__Stored data entries__
━━━━━━━━

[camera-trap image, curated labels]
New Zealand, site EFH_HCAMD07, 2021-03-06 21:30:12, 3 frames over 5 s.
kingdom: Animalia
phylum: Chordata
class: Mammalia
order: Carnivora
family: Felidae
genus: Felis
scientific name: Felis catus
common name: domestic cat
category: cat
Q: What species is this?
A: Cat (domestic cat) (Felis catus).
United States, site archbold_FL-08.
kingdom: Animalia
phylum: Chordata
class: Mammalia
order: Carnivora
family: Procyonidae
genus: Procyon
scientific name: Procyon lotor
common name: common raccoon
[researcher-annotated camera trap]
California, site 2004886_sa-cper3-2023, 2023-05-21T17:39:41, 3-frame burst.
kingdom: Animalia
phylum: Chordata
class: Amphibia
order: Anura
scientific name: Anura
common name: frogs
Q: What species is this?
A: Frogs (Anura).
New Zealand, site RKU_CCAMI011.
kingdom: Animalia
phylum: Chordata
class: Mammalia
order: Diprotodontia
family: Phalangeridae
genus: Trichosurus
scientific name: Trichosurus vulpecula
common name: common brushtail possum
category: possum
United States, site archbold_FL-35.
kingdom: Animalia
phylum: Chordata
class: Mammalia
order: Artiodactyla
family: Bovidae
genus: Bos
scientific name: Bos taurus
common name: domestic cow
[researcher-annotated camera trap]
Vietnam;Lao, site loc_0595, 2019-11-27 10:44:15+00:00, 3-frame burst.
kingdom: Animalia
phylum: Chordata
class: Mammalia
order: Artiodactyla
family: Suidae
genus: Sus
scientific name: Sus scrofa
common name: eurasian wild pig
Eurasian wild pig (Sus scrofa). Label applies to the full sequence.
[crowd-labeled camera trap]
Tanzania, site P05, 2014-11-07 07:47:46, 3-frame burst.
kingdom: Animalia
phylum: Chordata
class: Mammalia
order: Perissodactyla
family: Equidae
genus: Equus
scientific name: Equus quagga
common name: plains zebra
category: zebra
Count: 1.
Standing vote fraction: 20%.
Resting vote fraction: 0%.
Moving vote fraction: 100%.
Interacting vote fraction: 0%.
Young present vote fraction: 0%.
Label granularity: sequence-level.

━━━━━━━━

__THE PROBLEM__
Reproduce all data above, unchanged.

__OUTPUT__
[camera-trap image, curated labels]
New Zealand, site EFH_HCAMD07, 2021-03-06 21:30:12, 3 frames over 5 s.
kingdom: Animalia
phylum: Chordata
class: Mammalia
order: Carnivora
family: Felidae
genus: Felis
scientific name: Felis catus
common name: domestic cat
category: cat
Q: What species is this?
A: Cat (domestic cat) (Felis catus).
United States, site archbold_FL-08.
kingdom: Animalia
phylum: Chordata
class: Mammalia
order: Carnivora
family: Procyonidae
genus: Procyon
scientific name: Procyon lotor
common name: common raccoon
[researcher-annotated camera trap]
California, site 2004886_sa-cper3-2023, 2023-05-21T17:39:41, 3-frame burst.
kingdom: Animalia
phylum: Chordata
class: Amphibia
order: Anura
scientific name: Anura
common name: frogs
Q: What species is this?
A: Frogs (Anura).
New Zealand, site RKU_CCAMI011.
kingdom: Animalia
phylum: Chordata
class: Mammalia
order: Diprotodontia
family: Phalangeridae
genus: Trichosurus
scientific name: Trichosurus vulpecula
common name: common brushtail possum
category: possum
United States, site archbold_FL-35.
kingdom: Animalia
phylum: Chordata
class: Mammalia
order: Artiodactyla
family: Bovidae
genus: Bos
scientific name: Bos taurus
common name: domestic cow
[researcher-annotated camera trap]
Vietnam;Lao, site loc_0595, 2019-11-27 10:44:15+00:00, 3-frame burst.
kingdom: Animalia
phylum: Chordata
class: Mammalia
order: Artiodactyla
family: Suidae
genus: Sus
scientific name: Sus scrofa
common name: eurasian wild pig
Eurasian wild pig (Sus scrofa). Label applies to the full sequence.
[crowd-labeled camera trap]
Tanzania, site P05, 2014-11-07 07:47:46, 3-frame burst.
kingdom: Animalia
phylum: Chordata
class: Mammalia
order: Perissodactyla
family: Equidae
genus: Equus
scientific name: Equus quagga
common name: plains zebra
category: zebra
Count: 1.
Standing vote fraction: 20%.
Resting vote fraction: 0%.
Moving vote fraction: 100%.
Interacting vote fraction: 0%.
Young present vote fraction: 0%.
Label granularity: sequence-level.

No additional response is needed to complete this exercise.